§ AVAILABLE DATA:
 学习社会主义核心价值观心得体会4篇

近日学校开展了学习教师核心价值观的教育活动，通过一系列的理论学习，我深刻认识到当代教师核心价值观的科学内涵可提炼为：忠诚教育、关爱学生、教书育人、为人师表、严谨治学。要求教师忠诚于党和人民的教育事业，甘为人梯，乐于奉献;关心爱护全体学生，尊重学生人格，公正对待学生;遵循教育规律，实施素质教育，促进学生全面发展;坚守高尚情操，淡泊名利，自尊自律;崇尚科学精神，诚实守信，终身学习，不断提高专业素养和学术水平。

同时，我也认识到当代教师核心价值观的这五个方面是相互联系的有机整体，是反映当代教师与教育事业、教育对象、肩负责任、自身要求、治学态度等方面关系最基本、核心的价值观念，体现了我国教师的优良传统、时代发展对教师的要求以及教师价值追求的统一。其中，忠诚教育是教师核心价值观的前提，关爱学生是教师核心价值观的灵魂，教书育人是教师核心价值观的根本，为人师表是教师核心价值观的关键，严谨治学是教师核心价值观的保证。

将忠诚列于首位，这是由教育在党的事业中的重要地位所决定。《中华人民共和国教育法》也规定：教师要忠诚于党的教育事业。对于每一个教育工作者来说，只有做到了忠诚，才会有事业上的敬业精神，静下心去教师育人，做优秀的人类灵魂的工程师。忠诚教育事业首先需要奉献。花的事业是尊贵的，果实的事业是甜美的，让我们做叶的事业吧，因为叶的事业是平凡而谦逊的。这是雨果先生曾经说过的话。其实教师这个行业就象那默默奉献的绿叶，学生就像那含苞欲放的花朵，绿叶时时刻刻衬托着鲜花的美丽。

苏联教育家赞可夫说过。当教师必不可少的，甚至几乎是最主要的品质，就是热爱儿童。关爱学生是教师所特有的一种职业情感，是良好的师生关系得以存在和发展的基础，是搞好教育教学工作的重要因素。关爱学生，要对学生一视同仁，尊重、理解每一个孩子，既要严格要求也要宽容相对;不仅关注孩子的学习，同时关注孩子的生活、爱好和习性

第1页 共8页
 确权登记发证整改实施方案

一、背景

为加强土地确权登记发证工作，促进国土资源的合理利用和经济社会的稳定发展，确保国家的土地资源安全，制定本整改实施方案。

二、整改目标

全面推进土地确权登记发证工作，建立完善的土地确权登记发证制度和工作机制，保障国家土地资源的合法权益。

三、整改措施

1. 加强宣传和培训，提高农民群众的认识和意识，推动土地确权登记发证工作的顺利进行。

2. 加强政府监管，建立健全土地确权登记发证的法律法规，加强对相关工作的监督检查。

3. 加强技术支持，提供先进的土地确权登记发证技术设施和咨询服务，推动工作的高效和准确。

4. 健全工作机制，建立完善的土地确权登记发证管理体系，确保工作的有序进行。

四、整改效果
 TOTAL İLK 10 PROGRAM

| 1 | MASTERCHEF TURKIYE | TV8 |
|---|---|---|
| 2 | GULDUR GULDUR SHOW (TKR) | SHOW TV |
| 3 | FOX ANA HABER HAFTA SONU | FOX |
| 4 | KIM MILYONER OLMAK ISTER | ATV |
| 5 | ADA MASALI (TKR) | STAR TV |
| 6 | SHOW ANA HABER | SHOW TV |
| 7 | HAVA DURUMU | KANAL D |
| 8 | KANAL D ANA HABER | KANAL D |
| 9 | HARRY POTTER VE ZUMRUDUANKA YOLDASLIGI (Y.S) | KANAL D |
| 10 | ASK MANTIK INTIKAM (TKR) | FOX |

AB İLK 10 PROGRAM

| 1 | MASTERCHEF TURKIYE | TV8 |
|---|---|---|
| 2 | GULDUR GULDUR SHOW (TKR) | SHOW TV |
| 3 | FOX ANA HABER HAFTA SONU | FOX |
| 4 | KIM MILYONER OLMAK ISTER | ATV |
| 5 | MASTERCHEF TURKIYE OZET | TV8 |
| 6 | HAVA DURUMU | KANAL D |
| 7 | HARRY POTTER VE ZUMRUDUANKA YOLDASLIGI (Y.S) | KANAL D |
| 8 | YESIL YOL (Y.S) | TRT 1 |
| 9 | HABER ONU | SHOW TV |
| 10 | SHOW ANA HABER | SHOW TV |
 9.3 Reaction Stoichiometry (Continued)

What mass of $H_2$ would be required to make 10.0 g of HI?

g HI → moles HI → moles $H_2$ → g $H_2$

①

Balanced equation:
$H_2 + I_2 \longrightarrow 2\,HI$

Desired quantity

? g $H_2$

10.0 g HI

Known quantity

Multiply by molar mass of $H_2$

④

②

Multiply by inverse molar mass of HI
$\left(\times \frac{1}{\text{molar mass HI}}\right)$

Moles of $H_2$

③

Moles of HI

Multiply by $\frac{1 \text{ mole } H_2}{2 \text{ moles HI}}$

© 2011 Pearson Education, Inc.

* * *

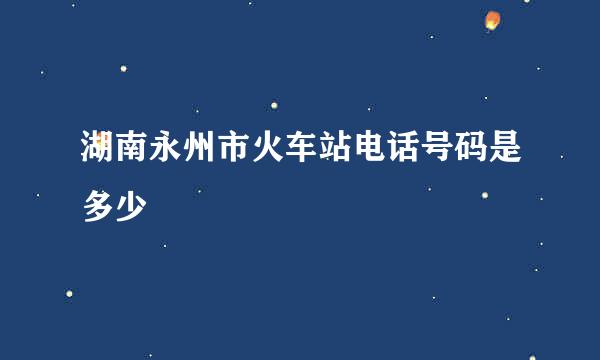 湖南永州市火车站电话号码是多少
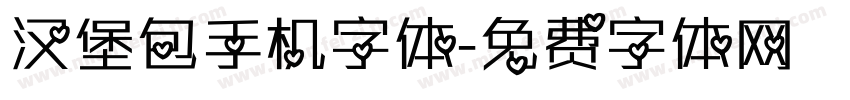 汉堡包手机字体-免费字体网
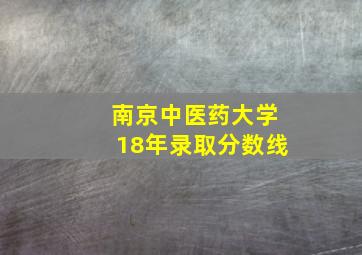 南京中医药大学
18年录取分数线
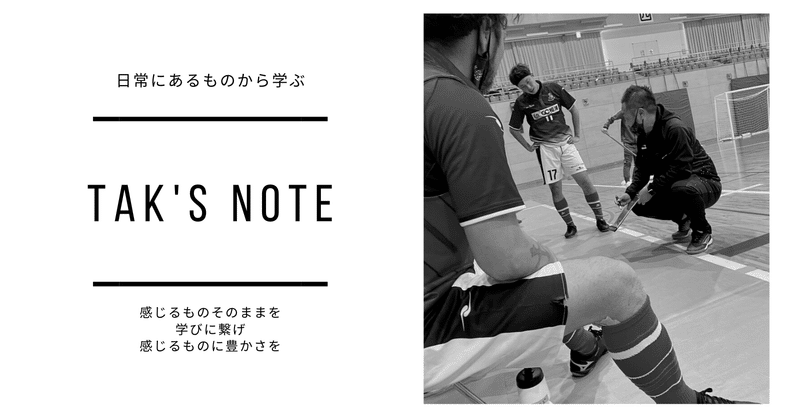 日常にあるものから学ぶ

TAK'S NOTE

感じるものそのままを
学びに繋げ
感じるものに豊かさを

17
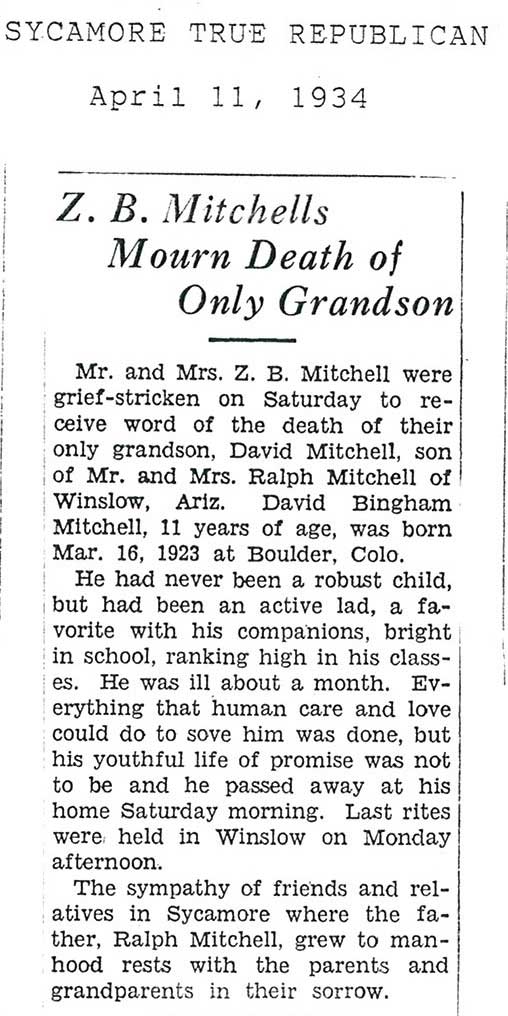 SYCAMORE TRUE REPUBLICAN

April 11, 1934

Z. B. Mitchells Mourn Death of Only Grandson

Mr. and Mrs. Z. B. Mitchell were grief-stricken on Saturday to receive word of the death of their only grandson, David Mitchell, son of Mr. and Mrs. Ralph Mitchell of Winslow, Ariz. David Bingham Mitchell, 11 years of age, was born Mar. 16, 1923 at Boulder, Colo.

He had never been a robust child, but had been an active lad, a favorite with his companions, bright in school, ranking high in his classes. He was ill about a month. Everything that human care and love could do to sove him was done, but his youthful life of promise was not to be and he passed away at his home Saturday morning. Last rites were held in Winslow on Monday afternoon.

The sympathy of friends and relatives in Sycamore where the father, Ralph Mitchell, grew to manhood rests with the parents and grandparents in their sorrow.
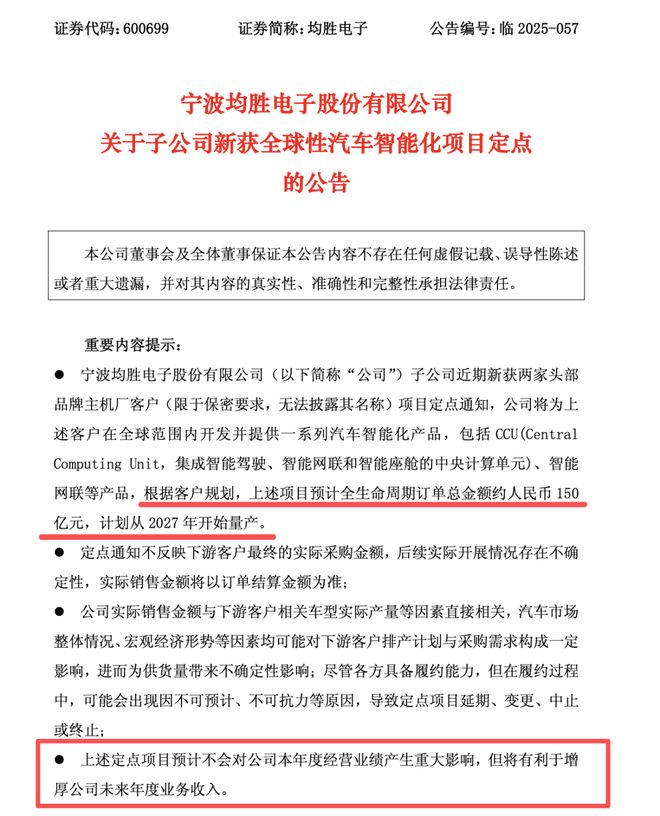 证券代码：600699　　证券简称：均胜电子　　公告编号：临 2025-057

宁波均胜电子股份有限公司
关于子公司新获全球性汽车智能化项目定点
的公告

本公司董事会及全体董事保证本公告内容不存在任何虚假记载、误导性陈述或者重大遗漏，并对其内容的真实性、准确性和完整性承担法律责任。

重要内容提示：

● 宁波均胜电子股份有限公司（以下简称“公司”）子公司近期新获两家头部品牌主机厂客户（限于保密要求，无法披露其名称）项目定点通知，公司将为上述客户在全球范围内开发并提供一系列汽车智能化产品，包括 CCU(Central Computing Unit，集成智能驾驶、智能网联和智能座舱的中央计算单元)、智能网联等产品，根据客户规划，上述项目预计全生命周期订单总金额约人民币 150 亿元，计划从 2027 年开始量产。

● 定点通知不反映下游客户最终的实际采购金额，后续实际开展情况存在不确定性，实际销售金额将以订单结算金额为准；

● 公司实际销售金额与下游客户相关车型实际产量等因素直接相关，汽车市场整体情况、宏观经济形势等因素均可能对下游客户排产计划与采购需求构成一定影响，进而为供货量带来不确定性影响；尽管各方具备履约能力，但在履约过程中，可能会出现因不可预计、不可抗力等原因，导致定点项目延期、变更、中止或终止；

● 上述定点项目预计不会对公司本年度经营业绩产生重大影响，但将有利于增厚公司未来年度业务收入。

§ PROBLEM REQUIREMENTS: Whenever a line above has the word "HARRY" in it, copy that line.

§ EXERCISE SOLUTION:
| 9 | HARRY POTTER VE ZUMRUDUANKA YOLDASLIGI (Y.S) | KANAL D |
| 7 | HARRY POTTER VE ZUMRUDUANKA YOLDASLIGI (Y.S) | KANAL D |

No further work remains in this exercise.